Сингаф вздохнул, так и не поняв ее взгляда.

- Возвращайся, - сказал он, - нам надо поговорить о чем-то более серьезном, чем земные труды.

- Хорошо, - кивнула Икатан, и Синглаф растворился. Вокруг вновь были лишь люди, птицы, улицы города и звуки-звуки, бесконечный поток звуков, которых не было на небесах, где царил мир и покой. Суматоха утомляла братьев, для нее же - она была музыкой этого мира, его звучанием, неотъемлемой частью, а небеса иногда казались чересчур неживыми, идеальными. Икатан ужаснулась своей последней мысли. “Кто же я?” - вновь прозвучал в голове вопрос, и на него все также не нашлось ответа.

- Деточка, скажи, где тут аптека? - неожиданно спросила подошедшая старушка, заглядывая Икатан в лицо и взявшись за рукав ее пальто.

- Вон, на углу, - отозвалась девушка, а на душе по-прежнему было неспокойно от промелькнувшей мысли.

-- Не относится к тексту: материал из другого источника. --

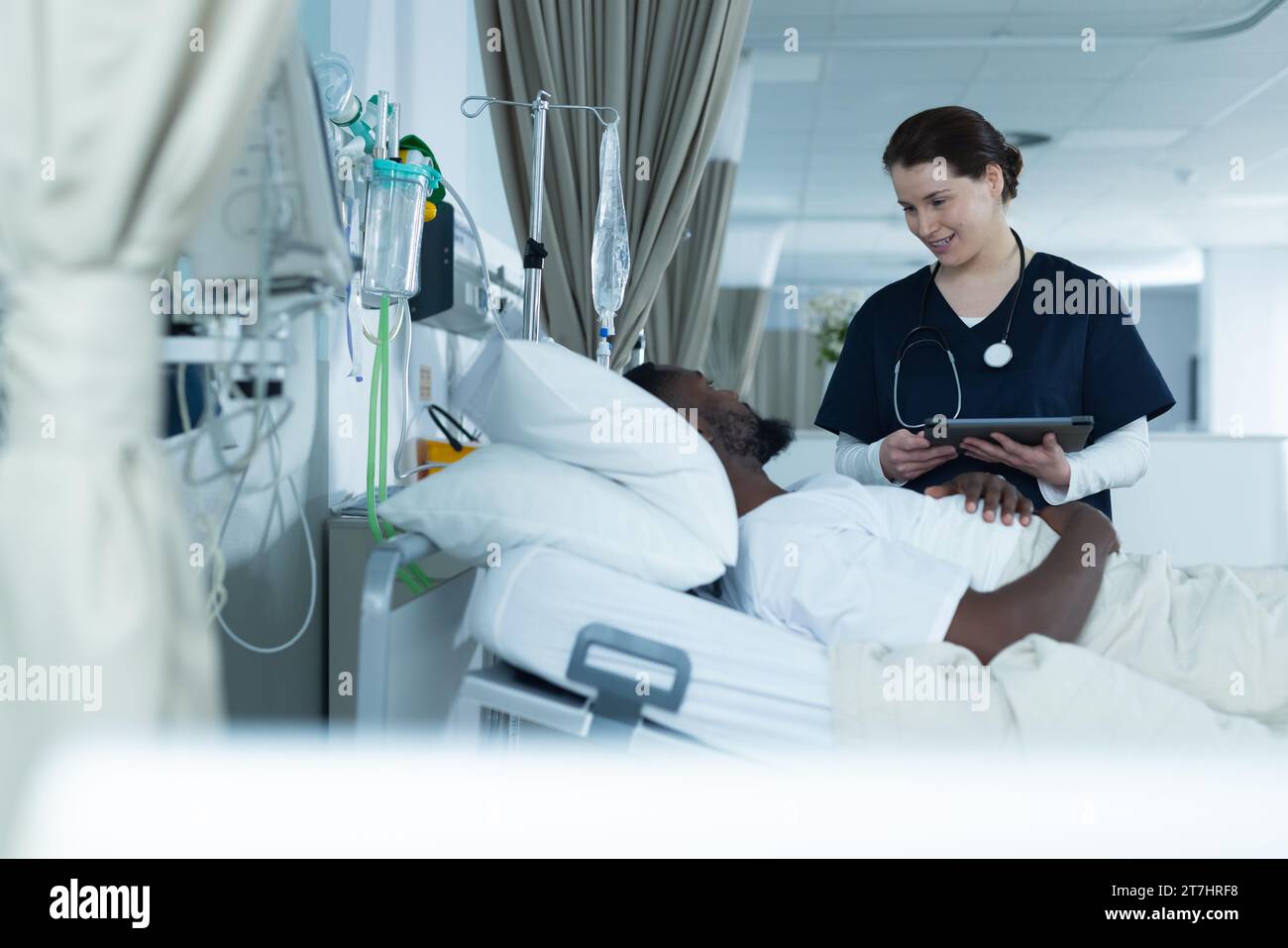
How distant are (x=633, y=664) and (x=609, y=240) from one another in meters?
1.40

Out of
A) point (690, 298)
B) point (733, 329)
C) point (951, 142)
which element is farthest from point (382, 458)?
point (733, 329)

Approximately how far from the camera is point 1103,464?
187 cm

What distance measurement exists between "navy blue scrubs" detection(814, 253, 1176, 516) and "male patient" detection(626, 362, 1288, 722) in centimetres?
41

- Спасибо, деточка, совсем уж глаза слабые стали, в трех метрах не вижу ничего, - отозвалась бабуля, продолжая цепляться за ее руку. - Ох, смотрю сердце-то у тебя не на месте, - вздохнула старушка, то ли угадав случайно, то ли проникнув каким-то чудом в самую суть Икатан.

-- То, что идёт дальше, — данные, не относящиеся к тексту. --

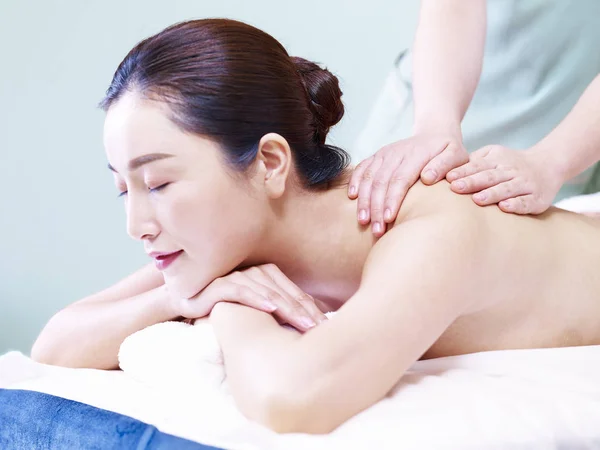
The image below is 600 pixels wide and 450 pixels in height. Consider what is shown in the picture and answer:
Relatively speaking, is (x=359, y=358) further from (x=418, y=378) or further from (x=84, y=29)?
(x=84, y=29)

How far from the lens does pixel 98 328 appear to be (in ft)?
4.51

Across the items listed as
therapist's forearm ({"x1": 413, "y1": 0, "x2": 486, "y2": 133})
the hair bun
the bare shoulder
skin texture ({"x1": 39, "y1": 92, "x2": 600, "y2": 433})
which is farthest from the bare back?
the bare shoulder

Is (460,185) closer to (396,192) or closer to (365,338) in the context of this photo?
(396,192)

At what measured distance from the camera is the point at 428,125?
152 cm

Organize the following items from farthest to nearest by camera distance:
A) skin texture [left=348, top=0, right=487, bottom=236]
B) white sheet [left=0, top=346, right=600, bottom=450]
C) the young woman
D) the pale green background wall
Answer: the pale green background wall
skin texture [left=348, top=0, right=487, bottom=236]
the young woman
white sheet [left=0, top=346, right=600, bottom=450]

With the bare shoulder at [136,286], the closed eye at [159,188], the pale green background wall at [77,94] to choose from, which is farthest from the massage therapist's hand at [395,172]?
the pale green background wall at [77,94]

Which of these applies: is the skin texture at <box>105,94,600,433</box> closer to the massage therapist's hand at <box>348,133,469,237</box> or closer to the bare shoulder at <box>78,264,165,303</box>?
the massage therapist's hand at <box>348,133,469,237</box>

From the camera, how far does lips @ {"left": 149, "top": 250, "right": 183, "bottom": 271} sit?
48.4 inches

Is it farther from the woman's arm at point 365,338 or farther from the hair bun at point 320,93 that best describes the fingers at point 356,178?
the woman's arm at point 365,338

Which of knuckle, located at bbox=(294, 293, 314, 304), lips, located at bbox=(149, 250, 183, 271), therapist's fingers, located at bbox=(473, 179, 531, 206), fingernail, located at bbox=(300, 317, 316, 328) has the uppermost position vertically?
lips, located at bbox=(149, 250, 183, 271)

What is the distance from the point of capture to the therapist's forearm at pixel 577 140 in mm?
1408

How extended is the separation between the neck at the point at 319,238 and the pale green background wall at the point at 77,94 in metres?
1.46

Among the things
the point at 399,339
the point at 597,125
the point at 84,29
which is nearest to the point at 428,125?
the point at 597,125

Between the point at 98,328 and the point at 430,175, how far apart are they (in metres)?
0.64
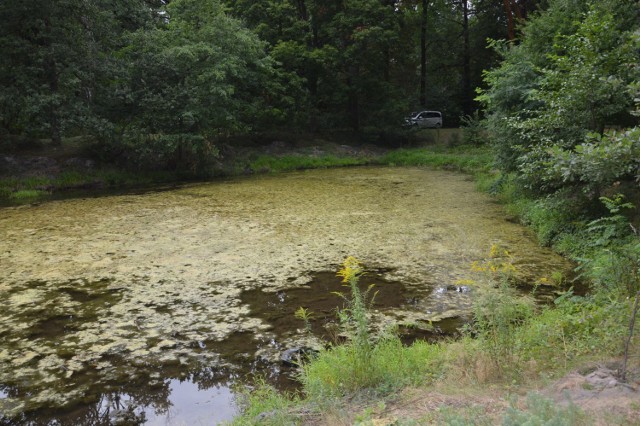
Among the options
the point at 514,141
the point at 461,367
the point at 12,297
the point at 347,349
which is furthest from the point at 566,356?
the point at 514,141

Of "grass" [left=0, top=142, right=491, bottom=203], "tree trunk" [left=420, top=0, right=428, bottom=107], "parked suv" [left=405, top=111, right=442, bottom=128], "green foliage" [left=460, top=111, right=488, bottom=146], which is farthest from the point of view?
"tree trunk" [left=420, top=0, right=428, bottom=107]

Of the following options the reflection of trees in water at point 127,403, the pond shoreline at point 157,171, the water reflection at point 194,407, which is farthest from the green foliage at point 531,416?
the pond shoreline at point 157,171

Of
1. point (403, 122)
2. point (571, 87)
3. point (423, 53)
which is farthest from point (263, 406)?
point (423, 53)

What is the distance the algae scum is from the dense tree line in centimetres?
491

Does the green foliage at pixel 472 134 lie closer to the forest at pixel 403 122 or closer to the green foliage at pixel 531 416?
the forest at pixel 403 122

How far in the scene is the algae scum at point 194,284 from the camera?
13.4 feet

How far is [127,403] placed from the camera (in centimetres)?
385

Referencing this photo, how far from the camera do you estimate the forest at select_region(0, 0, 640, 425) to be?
3.32 metres

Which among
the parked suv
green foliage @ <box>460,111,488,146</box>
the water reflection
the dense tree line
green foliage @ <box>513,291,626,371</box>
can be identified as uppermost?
the dense tree line

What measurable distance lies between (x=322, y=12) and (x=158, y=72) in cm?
961

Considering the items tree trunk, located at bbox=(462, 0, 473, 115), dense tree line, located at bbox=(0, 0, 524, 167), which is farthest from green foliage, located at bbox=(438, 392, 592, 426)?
tree trunk, located at bbox=(462, 0, 473, 115)

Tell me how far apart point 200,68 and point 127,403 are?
1496cm

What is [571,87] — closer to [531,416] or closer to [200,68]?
[531,416]

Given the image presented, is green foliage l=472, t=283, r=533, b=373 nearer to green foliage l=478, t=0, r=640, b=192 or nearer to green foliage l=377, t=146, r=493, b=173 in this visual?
green foliage l=478, t=0, r=640, b=192
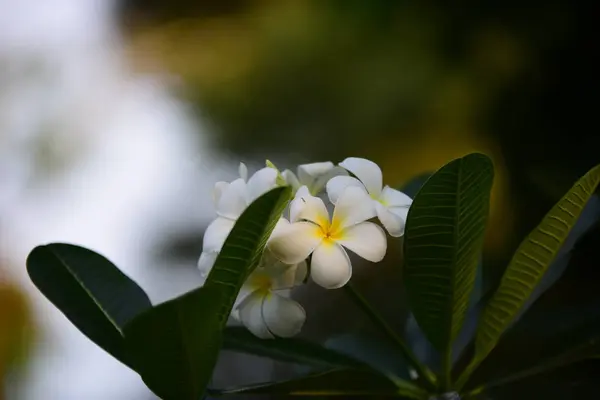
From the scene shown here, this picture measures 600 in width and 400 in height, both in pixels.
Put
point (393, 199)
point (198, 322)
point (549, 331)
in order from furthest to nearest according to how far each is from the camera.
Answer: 1. point (549, 331)
2. point (393, 199)
3. point (198, 322)

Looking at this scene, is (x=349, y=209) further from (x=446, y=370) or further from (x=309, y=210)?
(x=446, y=370)

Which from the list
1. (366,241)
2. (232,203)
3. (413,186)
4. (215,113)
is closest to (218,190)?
(232,203)

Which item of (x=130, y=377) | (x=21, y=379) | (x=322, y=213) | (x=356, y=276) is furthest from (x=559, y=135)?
(x=21, y=379)

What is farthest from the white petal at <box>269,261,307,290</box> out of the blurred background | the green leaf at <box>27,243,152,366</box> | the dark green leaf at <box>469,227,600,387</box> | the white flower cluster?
the blurred background

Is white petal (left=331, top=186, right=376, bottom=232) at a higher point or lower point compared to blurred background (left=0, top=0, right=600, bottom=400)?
lower

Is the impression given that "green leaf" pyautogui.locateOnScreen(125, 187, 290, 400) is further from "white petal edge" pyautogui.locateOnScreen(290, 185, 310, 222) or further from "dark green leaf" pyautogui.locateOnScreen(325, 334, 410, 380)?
"dark green leaf" pyautogui.locateOnScreen(325, 334, 410, 380)
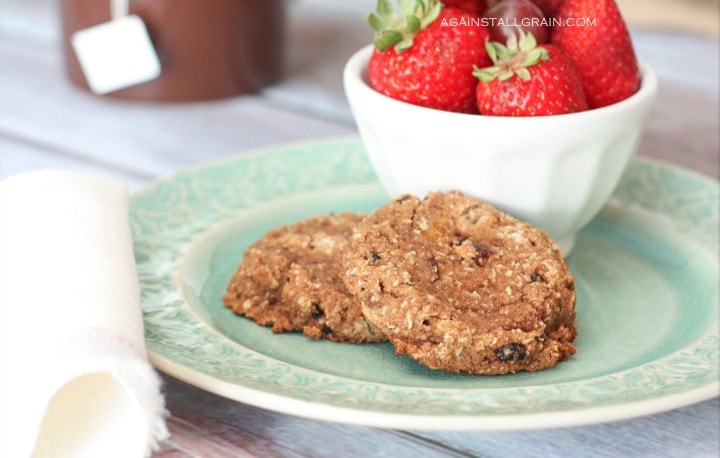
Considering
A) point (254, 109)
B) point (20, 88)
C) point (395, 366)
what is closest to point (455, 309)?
point (395, 366)

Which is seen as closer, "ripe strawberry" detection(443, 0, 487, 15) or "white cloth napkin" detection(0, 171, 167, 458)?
"white cloth napkin" detection(0, 171, 167, 458)

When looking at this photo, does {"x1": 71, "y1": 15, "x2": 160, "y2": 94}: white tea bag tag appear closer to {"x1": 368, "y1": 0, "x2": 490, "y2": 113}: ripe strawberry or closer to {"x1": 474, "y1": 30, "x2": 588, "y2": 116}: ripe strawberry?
{"x1": 368, "y1": 0, "x2": 490, "y2": 113}: ripe strawberry

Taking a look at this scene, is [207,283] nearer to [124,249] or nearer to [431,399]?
[124,249]

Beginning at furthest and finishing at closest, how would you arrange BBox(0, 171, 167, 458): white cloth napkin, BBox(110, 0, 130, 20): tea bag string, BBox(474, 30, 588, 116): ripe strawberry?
BBox(110, 0, 130, 20): tea bag string < BBox(474, 30, 588, 116): ripe strawberry < BBox(0, 171, 167, 458): white cloth napkin

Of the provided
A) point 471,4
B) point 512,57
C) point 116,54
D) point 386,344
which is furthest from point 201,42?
point 386,344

- Почему вы так решили? - мягко спросила девушка, бережно ведя ее к аптеке.

- Так пожила я уже, видела всяко, - прокряхтела рядом бабушка, тяжело переставляя ноги. - И как зовут его?

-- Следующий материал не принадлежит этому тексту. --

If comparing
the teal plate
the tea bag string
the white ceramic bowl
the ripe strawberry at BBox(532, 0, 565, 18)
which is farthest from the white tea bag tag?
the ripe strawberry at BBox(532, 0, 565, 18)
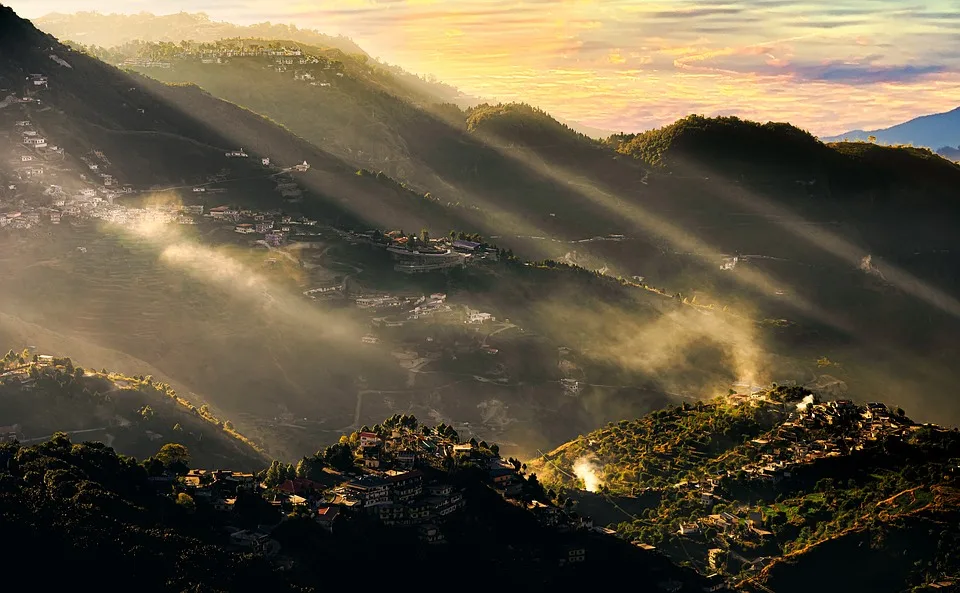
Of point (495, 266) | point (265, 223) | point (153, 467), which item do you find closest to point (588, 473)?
point (153, 467)

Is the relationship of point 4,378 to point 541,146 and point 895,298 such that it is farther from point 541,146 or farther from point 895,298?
point 541,146

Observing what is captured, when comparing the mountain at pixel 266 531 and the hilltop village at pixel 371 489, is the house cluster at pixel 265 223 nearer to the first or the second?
the hilltop village at pixel 371 489

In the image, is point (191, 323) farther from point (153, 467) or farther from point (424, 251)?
point (153, 467)

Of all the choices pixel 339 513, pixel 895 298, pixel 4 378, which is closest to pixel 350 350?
pixel 4 378

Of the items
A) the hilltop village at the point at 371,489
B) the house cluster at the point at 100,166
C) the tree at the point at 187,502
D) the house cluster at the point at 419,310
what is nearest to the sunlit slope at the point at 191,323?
the house cluster at the point at 419,310

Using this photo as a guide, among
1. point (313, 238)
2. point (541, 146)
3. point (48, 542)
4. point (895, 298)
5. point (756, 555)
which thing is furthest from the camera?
point (541, 146)
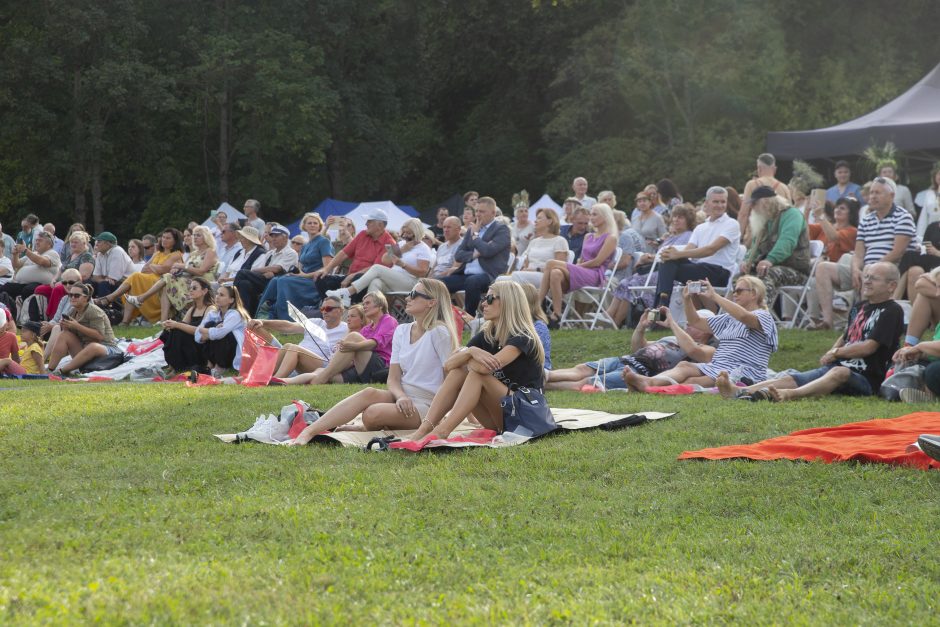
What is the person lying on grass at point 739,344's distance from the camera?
10203 mm

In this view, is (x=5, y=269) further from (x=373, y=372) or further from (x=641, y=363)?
(x=641, y=363)

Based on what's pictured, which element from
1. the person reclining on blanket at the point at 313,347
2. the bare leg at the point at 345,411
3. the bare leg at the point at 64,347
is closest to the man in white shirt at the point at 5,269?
the bare leg at the point at 64,347

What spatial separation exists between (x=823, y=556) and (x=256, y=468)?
3.31 m

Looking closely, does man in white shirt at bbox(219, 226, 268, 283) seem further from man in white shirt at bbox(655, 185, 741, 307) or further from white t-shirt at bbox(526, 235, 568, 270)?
man in white shirt at bbox(655, 185, 741, 307)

- Кого? - удивилась Икатан.

- Друга твоего сердечного.

Девушка задумалась. И на ум ей не приходило ничего, кроме имени Синглафа, но он не был ее сердечным другом, он был одновременно и кем-то большим и никем. Как объяснить пожилому человеку, что они такое?

- Что, сама еще не решила? - тем временем продолжала старушка, лукаво улыбаясь. - Вон ветер сметает листья с деревьев, холод подступает со всех сторон. А ты тут стоишь, держишь старуху немощную за руку. А кого б хотела держать?

- Ни… - раскрылись губы Икатан и замерли. - Никого, - закончила она, но ощутила в окончании что-то неверное, неправильное. - Все так, как и д’олжно, - продолжила она фразой, которую десятки раз слышала от Синглафа.

- Уж и не знаю, кто тебе голову так заморочил, - посетовала бабушка, - только не так это. Есть у тебя кто-то, кого выбрало сердце. Даже если ты еще и не поняла.

- Вот аптека, - прошептала сбитая с толку Икатан, опуская руку и разрывая их контакт.